What a brilliant ending! At the beginning of the film Alexander tells his son the story of a monk watering a dead tree for years until it suddenly is full of leaves again. Then they both plant a dead tree. In this final scene, we see Alexander’s son watering their dead tree; and when the camera moves upwards and stops at the tree’s empty top, the reflection of the sunlight on the waves of the sea gives the impression of leaves moving gently in the wind. An incredible scene!
"The little man" rather. Nameless. Contemplation or thinking (words). When I watch his films it is almost pure contemplation. Thinking comes afterwards, maybe to screw it all up.
To see it as hallucination or fantasy or dream, whatever, is exactly seeing it symbolically, not literally. The scene, the entire film actually, is the finest of the comedies, the most subtle sense of humor in each and every scene, with the most penetrating caricatures of each and every character. Sublime and hilarious at the same time. Being or doing, that is the final question. The "boy" has the answer.

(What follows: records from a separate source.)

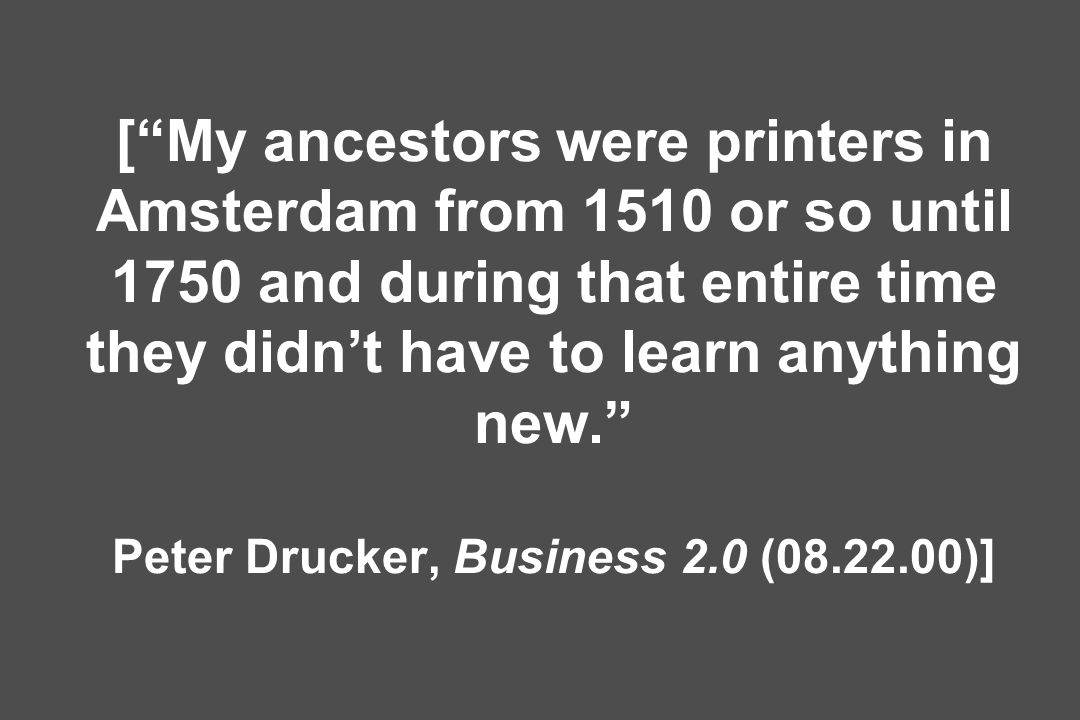 [ My ancestors were printers in Amsterdam from 1510 or so until 1750 and during that entire time they didn't have to learn anything new. Peter Drucker, Business 2.0 ( )]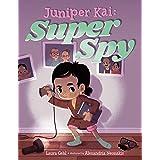 Juniper Kai: Super Spy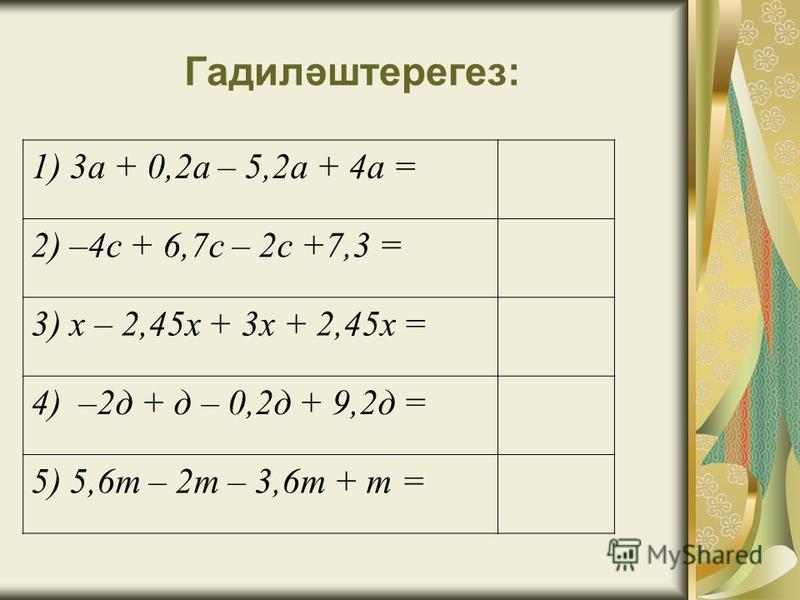 Гадиләштерегез: 1) 3а + 0,2а – 5,2а + 4а = 2) –4с + 6,7с – 2с +7,3 = 3) х – 2,45х + 3х + 2,45х = 4) –2д + д – 0,2д + 9,2д = 5) 5,6т – 2т – 3,6т + т =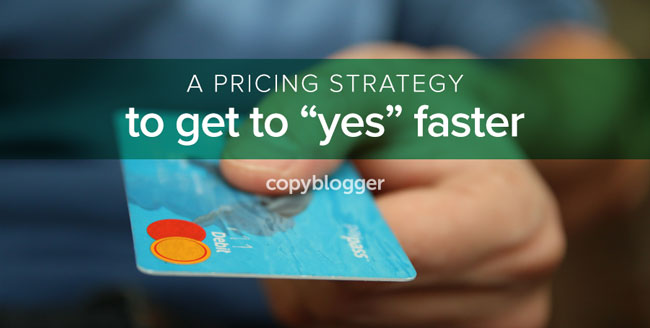 How to Price Your Product so Your Prospect Says Yes (Yes!)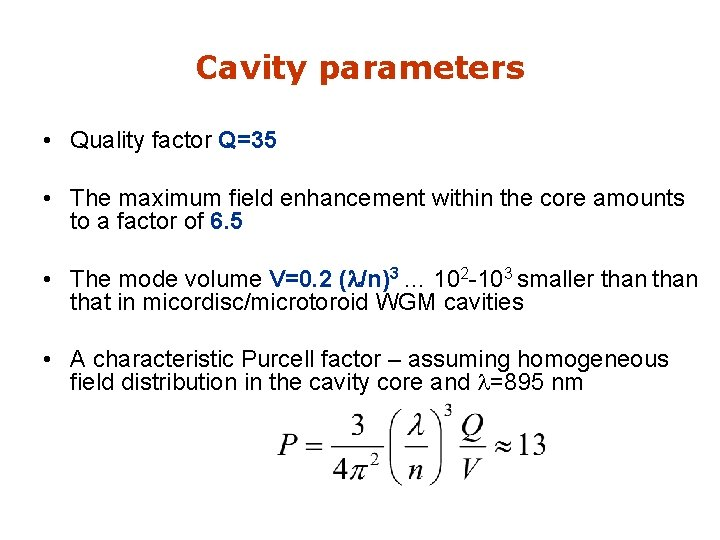Cavity parameters • Quality factor Q=35 • The maximum field enhancement within the core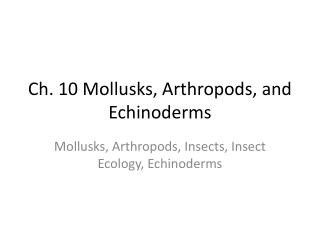 Ch. 10 Mollusks, Arthropods, and Echinoderms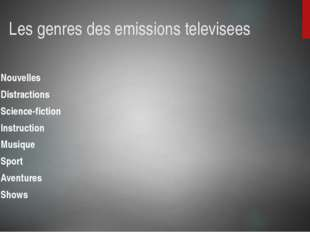 Les genres des emissions televisees Nouvelles Distractions Science-fiction In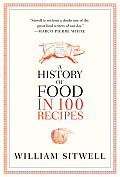 History of Food in 100 Recipes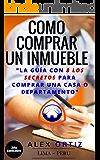 Como comprar un inmueble: La guía de los 8 SECRETOS para comprar una casa o departamento (Spanish Edition)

A very deceitful comment... to ignore deliberately the symbolic elements of the scene, and laughing at that as if they were a literal thing. To change your inner world is actually to DO something. Without that inner change whatever yo DO in real life is useles and meaninles... that is why you can't help but laughing at something yo DO not understand. What is really sad is your mere literal interpretation nor just of this scene but of your own existance.